Écrit par : manu | 23 août 2008

-> frida -> courage à toi, Frida. Je comprends bien où tu en es. Oui, les mots m'aident. Et malgré le trouble des malentendus, je ressens comme une paix en train de s'installer en moi. Merci d'être venue dans ce partage.
-> Bougrenette -> J'imagine que si tu le dis, c'est sincère. Et ce retour-là me fait un bien fou. Il me rassure. Je te jure qu'en tout, j'essaie de rester vrai. C'est une valeur plus précieuse que n'importe quelle autre ;
-> manu -> et toi, chaque fois que tu me dis un truc gentil comme ça, sur moi comme sur mon écriture, c'est comme un vent chaud, doux, qui se lève. Il était temps que tu reviennes passer par là, apporter, par dessus le marché, des pétales de roses pour le chemin devant Saiichi. Je me joins à cette attention.
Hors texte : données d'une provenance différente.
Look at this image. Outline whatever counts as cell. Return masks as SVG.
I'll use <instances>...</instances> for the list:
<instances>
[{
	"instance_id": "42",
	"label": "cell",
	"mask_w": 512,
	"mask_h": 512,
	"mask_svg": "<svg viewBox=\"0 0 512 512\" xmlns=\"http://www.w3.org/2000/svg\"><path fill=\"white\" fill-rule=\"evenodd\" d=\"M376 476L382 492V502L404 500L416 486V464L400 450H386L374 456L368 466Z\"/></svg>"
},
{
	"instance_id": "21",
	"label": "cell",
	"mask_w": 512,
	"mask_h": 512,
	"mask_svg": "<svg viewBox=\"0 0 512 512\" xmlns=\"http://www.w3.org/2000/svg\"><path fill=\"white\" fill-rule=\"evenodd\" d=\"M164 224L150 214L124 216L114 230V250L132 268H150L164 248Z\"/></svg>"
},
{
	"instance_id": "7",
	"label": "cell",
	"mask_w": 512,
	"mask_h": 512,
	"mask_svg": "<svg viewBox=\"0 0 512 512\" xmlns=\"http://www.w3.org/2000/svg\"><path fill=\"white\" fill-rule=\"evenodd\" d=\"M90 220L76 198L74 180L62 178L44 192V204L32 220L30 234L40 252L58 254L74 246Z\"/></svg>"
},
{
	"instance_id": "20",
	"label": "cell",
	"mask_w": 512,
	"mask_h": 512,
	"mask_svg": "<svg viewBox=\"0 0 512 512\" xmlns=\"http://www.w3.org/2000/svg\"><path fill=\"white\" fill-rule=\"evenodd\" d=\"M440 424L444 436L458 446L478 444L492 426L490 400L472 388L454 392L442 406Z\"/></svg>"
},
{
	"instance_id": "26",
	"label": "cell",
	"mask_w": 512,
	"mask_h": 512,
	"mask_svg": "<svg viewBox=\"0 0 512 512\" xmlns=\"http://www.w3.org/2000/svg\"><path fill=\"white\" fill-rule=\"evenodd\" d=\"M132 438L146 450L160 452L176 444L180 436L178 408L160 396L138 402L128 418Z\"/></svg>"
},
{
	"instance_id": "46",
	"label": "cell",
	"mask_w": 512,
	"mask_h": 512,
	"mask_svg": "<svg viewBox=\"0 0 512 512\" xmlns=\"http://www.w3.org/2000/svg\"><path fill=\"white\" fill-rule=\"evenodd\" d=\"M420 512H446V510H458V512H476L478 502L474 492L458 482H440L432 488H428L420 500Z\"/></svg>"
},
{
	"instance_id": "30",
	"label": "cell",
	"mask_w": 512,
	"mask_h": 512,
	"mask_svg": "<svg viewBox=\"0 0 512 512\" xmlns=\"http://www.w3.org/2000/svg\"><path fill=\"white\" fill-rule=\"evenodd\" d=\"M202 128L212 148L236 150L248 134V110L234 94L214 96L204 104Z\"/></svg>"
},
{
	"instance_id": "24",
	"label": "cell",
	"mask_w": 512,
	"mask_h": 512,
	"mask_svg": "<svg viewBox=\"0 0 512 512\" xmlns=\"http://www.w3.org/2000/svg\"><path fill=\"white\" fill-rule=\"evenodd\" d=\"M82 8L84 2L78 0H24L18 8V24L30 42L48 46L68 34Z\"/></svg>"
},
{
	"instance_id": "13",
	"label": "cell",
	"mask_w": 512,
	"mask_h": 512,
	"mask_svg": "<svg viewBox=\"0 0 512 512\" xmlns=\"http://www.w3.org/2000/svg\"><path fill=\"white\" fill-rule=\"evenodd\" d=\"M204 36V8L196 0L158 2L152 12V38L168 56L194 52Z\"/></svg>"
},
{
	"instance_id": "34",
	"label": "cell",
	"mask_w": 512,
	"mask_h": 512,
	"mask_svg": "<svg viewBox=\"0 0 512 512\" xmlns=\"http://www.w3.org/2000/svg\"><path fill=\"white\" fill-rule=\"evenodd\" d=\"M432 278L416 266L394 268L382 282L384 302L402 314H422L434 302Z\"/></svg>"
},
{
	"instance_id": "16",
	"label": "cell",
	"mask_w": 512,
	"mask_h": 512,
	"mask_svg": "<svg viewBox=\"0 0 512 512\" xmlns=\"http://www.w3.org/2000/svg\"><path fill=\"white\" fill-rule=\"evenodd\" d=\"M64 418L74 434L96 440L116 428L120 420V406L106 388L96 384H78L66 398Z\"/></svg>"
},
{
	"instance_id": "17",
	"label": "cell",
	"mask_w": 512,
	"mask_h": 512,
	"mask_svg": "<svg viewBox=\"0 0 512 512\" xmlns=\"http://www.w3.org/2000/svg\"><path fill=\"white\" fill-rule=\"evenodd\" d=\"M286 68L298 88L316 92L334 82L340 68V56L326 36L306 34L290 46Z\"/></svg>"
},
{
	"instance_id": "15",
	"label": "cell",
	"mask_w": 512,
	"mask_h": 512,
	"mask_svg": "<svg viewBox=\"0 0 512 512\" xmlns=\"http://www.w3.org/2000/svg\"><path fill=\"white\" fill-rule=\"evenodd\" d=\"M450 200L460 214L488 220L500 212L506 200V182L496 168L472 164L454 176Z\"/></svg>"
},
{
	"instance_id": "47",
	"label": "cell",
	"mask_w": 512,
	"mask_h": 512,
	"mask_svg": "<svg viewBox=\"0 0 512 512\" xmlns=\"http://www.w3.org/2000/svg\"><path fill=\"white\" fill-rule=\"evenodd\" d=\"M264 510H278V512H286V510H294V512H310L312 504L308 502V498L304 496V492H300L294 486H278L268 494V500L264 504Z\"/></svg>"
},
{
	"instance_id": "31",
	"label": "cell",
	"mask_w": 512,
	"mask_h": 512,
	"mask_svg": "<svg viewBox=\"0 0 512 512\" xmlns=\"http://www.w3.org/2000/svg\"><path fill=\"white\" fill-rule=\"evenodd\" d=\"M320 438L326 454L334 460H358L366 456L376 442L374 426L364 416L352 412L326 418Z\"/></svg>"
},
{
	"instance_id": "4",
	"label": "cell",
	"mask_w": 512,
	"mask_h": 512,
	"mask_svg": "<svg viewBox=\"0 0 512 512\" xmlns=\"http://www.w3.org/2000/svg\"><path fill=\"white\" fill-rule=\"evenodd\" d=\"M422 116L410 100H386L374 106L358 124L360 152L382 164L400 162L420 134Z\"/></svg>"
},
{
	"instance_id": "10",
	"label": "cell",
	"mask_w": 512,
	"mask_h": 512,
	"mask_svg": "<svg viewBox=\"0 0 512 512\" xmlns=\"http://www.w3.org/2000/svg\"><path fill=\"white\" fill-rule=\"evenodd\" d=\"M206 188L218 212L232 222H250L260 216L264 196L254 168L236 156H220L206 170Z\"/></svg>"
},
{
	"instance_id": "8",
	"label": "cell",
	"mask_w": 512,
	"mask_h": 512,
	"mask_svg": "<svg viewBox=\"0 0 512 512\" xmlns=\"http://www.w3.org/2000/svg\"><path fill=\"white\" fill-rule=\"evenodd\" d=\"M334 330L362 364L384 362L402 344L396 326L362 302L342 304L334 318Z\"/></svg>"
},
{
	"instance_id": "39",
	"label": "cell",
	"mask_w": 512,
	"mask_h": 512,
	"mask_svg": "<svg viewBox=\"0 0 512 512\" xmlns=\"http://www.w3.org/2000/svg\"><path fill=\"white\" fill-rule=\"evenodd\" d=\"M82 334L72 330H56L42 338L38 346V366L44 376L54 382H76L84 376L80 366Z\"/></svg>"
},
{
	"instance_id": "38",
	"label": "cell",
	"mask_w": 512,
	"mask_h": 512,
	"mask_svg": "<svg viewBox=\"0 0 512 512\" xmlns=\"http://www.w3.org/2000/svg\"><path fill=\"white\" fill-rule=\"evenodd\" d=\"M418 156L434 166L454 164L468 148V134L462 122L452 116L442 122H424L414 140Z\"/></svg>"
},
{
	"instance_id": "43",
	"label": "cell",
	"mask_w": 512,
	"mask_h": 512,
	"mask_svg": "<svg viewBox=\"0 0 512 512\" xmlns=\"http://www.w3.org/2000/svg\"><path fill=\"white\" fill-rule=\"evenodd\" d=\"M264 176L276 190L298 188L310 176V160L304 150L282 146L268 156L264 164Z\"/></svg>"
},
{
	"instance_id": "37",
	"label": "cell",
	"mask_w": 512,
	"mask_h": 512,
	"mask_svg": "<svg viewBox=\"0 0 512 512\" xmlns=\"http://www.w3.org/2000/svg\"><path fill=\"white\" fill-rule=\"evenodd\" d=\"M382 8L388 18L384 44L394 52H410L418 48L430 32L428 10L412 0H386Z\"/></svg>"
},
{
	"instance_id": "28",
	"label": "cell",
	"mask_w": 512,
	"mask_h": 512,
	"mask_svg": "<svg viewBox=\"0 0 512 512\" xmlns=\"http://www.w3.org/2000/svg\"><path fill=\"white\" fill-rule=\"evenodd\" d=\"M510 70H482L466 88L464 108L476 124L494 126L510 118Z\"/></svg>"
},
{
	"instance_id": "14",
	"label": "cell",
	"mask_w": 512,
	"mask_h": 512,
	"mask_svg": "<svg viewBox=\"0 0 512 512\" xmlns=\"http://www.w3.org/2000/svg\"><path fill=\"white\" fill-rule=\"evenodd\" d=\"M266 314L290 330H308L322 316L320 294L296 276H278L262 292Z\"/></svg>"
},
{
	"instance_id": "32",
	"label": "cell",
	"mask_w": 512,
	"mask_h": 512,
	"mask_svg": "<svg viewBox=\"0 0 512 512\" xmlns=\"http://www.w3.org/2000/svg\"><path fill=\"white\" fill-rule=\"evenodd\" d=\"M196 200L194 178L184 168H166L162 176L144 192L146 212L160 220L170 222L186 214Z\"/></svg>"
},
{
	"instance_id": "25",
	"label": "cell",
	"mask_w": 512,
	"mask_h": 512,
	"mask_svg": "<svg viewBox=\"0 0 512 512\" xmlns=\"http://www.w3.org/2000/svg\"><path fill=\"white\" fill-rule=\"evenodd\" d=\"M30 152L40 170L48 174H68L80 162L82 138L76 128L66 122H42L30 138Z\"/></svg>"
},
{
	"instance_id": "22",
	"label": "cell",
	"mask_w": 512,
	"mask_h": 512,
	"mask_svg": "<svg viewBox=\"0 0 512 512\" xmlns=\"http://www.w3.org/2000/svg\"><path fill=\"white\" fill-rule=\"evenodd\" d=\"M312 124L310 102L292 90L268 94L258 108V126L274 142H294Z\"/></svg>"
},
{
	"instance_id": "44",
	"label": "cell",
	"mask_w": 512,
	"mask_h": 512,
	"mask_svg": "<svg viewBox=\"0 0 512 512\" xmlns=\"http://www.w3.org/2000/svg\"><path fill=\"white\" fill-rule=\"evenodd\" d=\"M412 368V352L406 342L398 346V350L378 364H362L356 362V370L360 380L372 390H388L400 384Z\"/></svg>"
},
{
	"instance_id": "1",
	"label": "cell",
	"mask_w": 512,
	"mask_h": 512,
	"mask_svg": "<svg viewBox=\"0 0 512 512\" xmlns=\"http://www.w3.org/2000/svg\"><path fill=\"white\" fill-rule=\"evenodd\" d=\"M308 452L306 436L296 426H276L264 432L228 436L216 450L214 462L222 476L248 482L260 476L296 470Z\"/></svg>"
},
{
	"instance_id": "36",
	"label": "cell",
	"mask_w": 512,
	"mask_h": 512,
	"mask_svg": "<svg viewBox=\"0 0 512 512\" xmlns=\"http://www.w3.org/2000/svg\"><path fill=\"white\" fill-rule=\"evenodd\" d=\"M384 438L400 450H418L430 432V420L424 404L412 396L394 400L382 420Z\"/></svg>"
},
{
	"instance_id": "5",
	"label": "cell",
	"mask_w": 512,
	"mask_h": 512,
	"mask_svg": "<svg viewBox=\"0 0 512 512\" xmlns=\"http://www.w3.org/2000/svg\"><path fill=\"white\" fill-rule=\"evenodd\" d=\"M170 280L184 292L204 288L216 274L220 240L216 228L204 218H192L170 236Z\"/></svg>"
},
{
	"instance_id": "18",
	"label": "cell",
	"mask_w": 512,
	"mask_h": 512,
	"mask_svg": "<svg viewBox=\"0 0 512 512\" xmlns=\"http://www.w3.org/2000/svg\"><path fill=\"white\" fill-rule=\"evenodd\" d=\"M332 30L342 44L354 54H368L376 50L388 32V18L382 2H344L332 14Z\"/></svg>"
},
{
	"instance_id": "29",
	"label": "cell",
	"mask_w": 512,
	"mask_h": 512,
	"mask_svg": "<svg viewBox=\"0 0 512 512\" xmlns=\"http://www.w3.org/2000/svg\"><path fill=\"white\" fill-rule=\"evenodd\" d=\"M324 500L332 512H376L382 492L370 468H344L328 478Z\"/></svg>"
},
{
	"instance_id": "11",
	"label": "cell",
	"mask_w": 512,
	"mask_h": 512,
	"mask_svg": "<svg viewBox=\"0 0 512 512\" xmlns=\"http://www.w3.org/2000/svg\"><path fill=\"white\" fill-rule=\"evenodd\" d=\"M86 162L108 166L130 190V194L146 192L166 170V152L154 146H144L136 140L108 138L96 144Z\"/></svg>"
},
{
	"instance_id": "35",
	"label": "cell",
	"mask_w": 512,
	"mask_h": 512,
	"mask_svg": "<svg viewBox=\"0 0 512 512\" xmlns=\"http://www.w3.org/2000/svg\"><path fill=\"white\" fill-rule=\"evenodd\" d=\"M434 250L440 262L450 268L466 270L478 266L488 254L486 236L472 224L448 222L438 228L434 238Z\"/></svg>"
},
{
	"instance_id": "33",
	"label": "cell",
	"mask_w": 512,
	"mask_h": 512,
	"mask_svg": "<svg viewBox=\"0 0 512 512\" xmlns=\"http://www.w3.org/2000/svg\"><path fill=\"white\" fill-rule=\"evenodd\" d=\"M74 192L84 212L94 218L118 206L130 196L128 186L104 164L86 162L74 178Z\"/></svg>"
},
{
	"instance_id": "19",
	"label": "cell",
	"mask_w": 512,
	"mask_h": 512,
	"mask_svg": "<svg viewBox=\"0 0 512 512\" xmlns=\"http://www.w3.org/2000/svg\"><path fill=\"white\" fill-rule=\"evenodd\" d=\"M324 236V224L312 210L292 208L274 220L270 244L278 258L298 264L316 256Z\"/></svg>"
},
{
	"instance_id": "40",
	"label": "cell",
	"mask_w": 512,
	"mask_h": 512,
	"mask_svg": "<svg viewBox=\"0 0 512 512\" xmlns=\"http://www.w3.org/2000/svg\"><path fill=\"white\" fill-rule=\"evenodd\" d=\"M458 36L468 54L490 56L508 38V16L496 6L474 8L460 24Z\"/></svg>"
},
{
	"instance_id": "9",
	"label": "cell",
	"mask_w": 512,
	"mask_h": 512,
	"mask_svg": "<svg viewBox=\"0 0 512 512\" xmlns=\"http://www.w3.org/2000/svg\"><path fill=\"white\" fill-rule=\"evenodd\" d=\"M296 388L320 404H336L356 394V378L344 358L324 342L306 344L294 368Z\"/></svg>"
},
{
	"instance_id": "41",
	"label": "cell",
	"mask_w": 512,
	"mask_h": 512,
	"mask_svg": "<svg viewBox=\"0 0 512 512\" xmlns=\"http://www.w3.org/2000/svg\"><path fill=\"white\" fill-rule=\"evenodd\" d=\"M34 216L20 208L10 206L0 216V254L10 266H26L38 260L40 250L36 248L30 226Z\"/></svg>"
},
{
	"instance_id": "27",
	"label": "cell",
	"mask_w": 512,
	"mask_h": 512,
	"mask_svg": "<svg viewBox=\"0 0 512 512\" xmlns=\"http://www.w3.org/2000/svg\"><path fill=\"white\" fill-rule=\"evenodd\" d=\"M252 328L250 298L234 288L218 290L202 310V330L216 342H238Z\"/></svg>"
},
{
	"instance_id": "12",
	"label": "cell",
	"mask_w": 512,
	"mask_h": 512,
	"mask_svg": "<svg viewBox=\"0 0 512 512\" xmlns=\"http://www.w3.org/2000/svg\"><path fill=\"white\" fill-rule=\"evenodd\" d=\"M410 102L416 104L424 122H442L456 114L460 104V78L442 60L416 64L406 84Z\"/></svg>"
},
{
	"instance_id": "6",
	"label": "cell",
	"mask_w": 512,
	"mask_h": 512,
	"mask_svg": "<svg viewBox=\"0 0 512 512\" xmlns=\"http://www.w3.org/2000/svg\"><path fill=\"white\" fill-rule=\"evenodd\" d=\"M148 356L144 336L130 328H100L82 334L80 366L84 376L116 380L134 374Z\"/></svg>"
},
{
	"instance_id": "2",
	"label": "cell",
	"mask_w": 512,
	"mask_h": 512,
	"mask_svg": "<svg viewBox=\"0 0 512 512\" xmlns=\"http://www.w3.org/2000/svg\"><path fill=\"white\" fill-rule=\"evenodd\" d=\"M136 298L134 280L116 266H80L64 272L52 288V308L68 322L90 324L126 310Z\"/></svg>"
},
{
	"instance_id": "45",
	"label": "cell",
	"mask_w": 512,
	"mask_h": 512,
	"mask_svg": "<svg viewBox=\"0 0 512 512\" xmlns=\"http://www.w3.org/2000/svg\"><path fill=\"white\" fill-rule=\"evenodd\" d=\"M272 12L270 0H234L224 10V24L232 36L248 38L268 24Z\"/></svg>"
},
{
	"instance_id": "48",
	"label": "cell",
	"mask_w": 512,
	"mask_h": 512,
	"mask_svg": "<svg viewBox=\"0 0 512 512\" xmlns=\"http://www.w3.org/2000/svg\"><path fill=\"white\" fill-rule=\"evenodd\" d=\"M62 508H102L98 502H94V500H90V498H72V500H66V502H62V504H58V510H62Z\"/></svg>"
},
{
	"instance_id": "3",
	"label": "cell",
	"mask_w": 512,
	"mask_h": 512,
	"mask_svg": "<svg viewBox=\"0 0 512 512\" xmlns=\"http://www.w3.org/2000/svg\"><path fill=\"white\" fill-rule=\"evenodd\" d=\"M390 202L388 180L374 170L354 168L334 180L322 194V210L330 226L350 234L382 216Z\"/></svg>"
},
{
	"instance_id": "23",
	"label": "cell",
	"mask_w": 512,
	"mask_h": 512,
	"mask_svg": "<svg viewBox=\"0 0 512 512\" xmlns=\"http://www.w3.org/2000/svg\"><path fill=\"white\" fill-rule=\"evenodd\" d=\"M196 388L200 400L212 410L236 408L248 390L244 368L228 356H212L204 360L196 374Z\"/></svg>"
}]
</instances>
Écrit par : olivier | 26 août 2008

"J'ai voulu me traîner dans la boue, me montrer dépouillé de toute dignité. Me laisser aller à une fausse haine et me bercer d'y croire."
Capable d'être animé par cette chose insupportable : le devoir de dignité est source de souffrance . Je le pense si souvent
Ce que vous écrivez, décrivez, dites est juste , mais bon ... À part espérer non pas l'oubli de la douleur, mais plutot une réflexion : juste se dire quand l'on sera vieux , ridé et mis en pli : que le petit sillon creusé au coin des yeux est la preuve que la vie fut traversée toute crue, sans hypocrisie .
Beau blog!

Écrit par : ellesurlalune | 27 août 2008

-> ellesurlalune -> Merci de votre venue par ici. Votre intérêt pour mon chagrin me touche. J'aime l'idée de la vie traversée toute crue. A bientôt.